Eine Erweiterung der Ausstellungsfläche
Florian Süßmayr, dessen atmosphärisch stark aufgeladene Bilder oftmals eine nicht unsentimentale Weise vergangener Realitäten in der BRD, von Punkrock und Bierkaschemmen erzählen, entwickelte die Ausstellung „Bilder für deutsche Museen (2)“ ebenfalls in enger Abstimmung mit der Kunsthalle – einige Malereien sind hier zum ersten Mal zu sehen.

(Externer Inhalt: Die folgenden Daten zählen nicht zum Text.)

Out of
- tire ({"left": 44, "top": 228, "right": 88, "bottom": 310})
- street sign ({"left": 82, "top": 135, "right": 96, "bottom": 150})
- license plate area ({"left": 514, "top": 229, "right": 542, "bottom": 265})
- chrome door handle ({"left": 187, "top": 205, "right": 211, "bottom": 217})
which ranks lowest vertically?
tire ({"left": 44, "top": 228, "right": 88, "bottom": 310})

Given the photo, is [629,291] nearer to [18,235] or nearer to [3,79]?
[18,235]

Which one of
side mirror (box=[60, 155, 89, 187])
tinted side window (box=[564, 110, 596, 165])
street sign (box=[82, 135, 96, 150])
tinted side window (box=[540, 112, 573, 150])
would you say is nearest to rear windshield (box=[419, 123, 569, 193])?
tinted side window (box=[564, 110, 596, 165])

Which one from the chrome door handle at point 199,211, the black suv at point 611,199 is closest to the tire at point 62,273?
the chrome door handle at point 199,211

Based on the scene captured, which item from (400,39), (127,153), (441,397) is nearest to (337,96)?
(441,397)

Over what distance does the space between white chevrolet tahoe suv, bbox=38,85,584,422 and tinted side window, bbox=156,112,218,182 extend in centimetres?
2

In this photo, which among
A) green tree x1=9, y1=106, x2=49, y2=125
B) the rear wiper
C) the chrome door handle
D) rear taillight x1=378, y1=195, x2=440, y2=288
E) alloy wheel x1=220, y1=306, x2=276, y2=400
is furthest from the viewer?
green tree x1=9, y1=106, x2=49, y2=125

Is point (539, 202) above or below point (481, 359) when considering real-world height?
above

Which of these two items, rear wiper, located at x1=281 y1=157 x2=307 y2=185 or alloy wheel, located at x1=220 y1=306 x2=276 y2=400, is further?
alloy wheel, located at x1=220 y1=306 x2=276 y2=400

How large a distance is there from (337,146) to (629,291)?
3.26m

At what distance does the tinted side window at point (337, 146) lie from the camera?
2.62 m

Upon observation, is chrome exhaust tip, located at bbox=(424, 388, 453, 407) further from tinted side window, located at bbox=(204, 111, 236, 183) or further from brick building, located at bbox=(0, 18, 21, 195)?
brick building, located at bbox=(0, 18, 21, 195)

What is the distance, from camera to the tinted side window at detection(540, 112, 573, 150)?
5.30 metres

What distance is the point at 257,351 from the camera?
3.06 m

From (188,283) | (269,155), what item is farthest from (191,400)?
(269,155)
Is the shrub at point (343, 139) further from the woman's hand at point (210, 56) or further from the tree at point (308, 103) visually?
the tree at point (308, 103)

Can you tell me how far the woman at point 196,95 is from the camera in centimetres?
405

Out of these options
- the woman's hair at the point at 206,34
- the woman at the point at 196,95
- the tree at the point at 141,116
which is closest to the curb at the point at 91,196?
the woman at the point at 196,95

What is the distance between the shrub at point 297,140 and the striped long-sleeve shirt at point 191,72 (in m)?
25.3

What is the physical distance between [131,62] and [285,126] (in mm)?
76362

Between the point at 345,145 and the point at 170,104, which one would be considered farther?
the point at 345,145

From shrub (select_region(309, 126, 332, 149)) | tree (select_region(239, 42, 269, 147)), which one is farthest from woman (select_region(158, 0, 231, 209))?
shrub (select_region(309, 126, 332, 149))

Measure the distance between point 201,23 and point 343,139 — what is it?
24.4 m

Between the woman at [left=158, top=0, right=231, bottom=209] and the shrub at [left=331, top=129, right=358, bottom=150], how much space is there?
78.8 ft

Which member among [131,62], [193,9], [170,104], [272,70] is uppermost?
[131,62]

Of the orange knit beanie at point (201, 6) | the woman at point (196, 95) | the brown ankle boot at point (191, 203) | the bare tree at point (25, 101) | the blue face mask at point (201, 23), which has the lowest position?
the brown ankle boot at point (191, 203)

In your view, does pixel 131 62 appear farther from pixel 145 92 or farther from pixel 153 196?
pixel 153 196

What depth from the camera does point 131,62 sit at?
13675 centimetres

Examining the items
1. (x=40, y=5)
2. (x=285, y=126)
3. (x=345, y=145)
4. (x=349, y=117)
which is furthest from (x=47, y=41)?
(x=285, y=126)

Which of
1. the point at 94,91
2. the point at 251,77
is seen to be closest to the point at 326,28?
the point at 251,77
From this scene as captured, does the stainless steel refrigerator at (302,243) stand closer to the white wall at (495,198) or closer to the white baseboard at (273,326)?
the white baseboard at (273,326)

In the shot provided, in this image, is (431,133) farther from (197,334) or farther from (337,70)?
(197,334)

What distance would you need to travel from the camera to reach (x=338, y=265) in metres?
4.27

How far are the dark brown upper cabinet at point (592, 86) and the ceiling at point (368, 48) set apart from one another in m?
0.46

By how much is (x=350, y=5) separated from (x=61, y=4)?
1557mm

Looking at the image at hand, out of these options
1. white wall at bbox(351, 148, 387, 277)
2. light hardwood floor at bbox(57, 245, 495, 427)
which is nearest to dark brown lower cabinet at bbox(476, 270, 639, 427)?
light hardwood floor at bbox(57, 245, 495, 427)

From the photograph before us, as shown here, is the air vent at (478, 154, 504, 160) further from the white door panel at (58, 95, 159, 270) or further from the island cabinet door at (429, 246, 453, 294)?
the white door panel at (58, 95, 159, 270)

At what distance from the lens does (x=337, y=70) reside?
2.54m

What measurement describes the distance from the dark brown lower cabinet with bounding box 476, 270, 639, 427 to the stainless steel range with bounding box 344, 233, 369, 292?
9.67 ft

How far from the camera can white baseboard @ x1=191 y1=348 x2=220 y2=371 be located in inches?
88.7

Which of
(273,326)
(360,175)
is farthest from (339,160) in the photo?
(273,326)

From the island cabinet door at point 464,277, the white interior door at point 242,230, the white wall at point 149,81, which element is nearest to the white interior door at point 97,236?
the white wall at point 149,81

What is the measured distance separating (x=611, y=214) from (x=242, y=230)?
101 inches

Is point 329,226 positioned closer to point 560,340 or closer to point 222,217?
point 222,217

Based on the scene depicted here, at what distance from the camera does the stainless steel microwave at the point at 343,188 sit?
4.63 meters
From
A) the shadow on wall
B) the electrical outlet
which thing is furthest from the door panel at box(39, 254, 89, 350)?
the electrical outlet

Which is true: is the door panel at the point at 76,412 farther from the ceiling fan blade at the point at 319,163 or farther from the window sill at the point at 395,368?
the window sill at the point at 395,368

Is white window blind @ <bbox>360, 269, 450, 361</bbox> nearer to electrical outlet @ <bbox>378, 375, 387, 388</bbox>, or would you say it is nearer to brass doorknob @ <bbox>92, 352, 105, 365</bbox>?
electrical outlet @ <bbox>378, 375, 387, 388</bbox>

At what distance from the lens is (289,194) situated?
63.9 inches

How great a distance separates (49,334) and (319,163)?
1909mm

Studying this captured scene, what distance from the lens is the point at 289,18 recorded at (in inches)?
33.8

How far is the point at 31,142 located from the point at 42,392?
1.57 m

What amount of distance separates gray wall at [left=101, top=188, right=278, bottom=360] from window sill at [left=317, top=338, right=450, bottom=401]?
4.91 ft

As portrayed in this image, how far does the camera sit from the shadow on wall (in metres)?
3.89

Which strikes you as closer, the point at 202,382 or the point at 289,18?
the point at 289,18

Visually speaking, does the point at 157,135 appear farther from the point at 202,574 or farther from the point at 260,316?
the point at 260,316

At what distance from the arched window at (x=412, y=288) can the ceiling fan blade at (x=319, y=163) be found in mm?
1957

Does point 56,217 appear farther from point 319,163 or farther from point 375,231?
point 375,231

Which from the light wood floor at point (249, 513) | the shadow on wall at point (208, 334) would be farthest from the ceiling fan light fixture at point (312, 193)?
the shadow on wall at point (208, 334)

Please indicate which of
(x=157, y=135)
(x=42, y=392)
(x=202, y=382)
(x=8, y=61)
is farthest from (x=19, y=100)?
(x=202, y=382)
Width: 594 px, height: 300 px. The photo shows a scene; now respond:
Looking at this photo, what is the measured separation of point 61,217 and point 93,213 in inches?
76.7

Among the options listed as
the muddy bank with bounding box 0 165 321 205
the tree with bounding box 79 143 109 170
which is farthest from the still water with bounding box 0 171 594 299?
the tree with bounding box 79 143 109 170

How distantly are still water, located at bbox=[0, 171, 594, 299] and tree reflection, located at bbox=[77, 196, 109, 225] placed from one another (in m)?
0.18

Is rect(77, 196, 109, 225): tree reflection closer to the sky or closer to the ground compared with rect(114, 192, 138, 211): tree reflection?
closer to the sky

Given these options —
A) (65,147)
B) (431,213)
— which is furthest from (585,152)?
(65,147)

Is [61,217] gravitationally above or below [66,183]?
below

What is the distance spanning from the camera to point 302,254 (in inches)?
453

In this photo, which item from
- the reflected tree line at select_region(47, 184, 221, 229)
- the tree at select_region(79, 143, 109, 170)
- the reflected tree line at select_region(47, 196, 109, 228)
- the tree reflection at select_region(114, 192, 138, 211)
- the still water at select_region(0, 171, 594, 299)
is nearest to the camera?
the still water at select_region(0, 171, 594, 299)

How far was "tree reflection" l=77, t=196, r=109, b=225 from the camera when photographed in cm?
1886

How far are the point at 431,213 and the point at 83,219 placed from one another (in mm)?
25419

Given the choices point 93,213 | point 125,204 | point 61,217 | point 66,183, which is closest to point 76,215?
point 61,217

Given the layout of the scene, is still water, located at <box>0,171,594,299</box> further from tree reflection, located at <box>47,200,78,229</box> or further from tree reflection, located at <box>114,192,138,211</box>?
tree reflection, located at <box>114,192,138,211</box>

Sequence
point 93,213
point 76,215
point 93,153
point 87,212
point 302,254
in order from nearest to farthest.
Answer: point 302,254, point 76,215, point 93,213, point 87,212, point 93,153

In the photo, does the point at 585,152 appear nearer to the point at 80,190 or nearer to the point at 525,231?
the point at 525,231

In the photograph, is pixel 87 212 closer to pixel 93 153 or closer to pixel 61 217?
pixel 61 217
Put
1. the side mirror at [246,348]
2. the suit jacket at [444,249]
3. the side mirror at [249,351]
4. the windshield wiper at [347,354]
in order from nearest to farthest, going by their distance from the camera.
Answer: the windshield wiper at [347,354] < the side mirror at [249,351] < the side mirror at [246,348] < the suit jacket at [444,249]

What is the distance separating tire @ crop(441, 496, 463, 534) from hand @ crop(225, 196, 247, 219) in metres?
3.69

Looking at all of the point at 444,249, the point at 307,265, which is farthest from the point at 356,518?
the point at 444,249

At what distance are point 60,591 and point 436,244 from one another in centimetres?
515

„LoveSounds“ von Masha Tupitsyn schließlich bietet mit einer Spieldauer von einem vollen Tag eine seltene zeitliche Qualität: Um die Arbeit, bestehend aus insgesamt rund 1.500 Liebesszenen-Fragmenten englischsprachiger Filme ganz zu hören, müsste man schon mehrmals herkommen. Nochmals gewissermaßen eine Erweiterung erfährt die hauseigene Ausstellungsfläche durch ein Rahmenprogramm aus Künstlergesprächen und von diesen ausgewählten – Filmen, die unter anderem auch im Frankfurter Mal Seh’n Kino gezeigt werden.